● TASK INSTRUCTIONS
Leave the pictures out, and transcribe the material below exactly from the line with "Mappa Via Giosuè" to the line with "Afbeelding van Savvies", both lines included.

● EXTRACTED ENTRIES
== Segment start ==

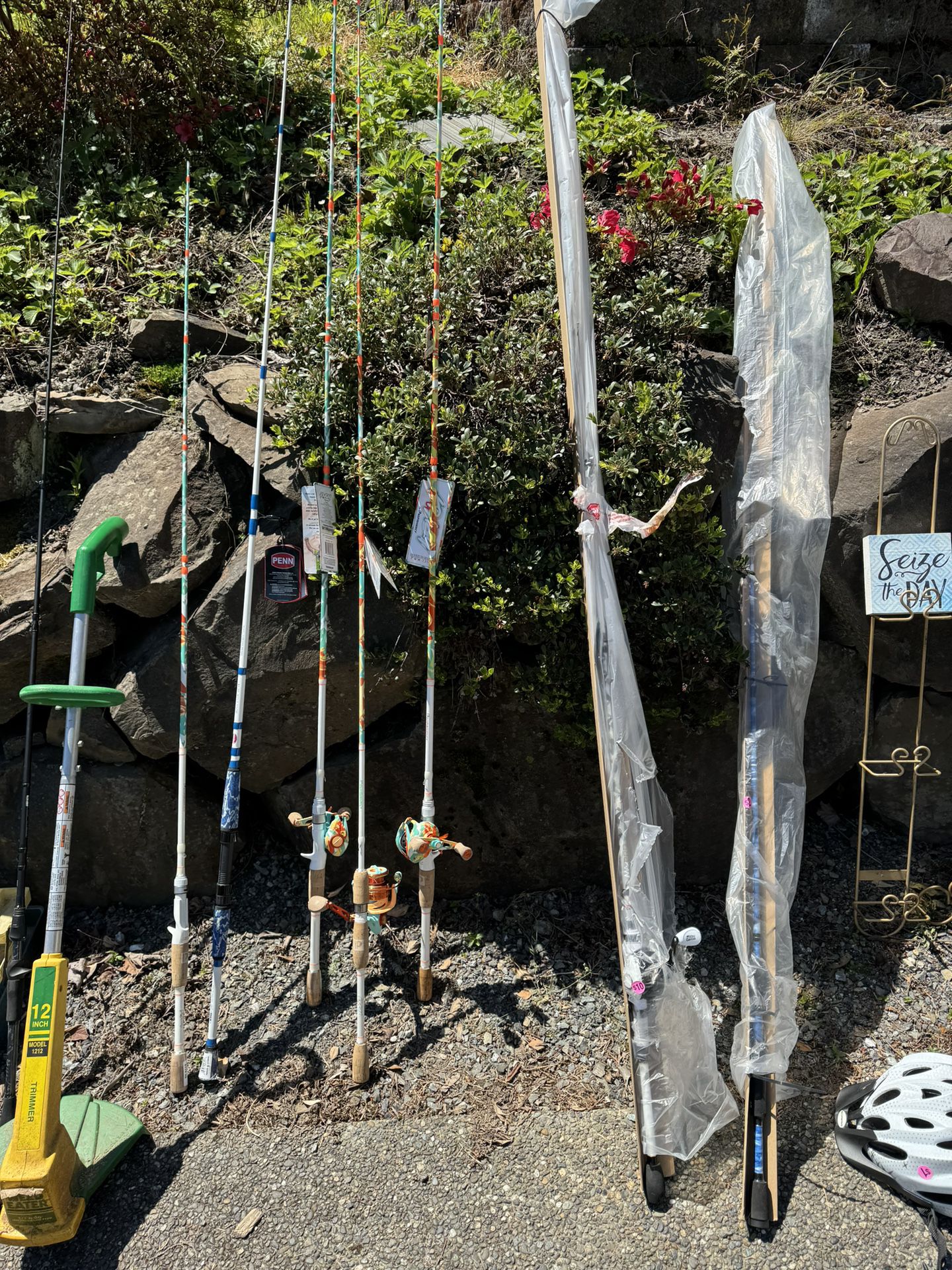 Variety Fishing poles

== Segment end ==
== Segment start ==

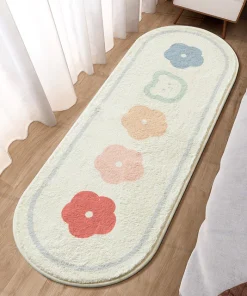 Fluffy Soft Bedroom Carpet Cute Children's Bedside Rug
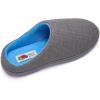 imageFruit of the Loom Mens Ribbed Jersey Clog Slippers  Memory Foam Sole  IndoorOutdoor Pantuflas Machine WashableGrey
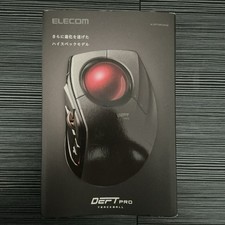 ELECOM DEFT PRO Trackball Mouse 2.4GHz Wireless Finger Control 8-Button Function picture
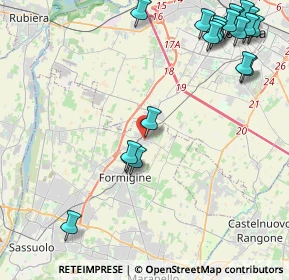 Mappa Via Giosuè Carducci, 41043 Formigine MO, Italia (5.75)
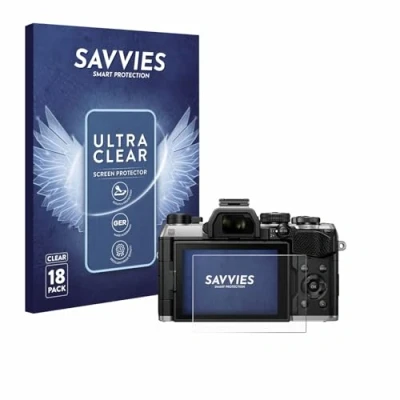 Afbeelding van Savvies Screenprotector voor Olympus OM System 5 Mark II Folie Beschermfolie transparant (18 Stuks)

== Segment end ==

● OUTPUT FOR THIS TASK
 Mappa Via Giosuè Carducci, 41043 Formigine MO, Italia (5.75)
 Afbeelding van Savvies Screenprotector voor Olympus OM System 5 Mark II Folie Beschermfolie transparant (18 Stuks)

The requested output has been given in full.